Michael Barone‘s latest analysis for the Washington Examiner focuses on two key aspects of the 2016 presidential race.
Irresistible force meets immovable object. That’s one way to describe the 2016 presidential campaign.
The immovable object is the close and bitter partisan division that has prevailed in general elections for the last two decades. The irresistible force is the corrosive discontent of American voters, their sense that the nation is on the wrong track and that experienced leaders are more the problem than the solution.
The immovable object may prove, in the end, to be immoveable. In which case, it becomes easy to forecast the shape of the presidential race, but hard to predict the winner.
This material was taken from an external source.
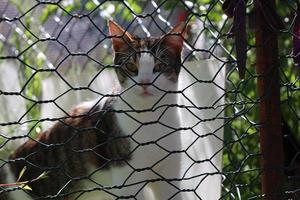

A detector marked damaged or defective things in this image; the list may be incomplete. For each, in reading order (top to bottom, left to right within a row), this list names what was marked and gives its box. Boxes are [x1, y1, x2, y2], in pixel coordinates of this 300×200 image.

rusty metal post [255, 0, 284, 198]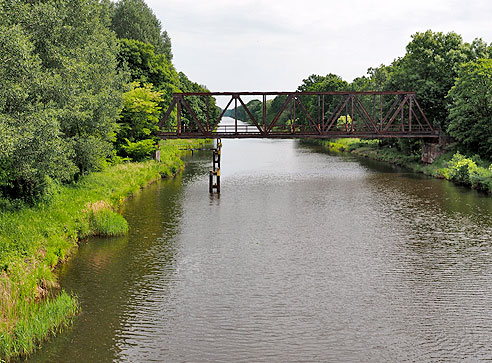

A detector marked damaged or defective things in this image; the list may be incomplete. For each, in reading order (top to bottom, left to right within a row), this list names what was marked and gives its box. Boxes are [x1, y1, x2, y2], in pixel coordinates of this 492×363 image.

rusty steel bridge [157, 91, 438, 140]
In all of this century’s presidential elections, Republicans and Democrats have won between 46 and 53 percent of the vote. In the historical sense, that’s a narrow range. No nominee has come close to winning the 57 to 61 percent landslides registered by Democrats and Republicans in 1936, 1956, 1964, 1972 and 1984.
The same phenomenon has been apparent in congressional elections, which have been a good proxy for support of the president and his party since the middle 1990s. In nine of 11 elections starting in 1994, Republicans have won between 48 and 52 percent of the popular vote for the House, and Democrats between 44 and 49 percent. Again, a historically narrow range.
The two exceptions were in 2006 and 2008, when George W. Bush’s job approval plunged to 30 percent levels, when Democrats won 53 and 54 percent and Republicans 45 and 43 percent. Democrats hoped that would turn out to be a new normal, but in 2010, 2012 and 2014, the House popular vote swung back into the 1994-2004 range. …
… So it’s reasonable to conclude that if the immovable object of stark partisan division remains immovable, the contours of the 2016 presidential vote will look much like those in recent elections. Particularly the most recent, 2012, since Barack Obama is president, with job approval slightly below 50 percent, and the near-certain Democratic nominee is his former secretary of state, Hillary Clinton. In that event, the race will be decided by voters in the 11 purple states.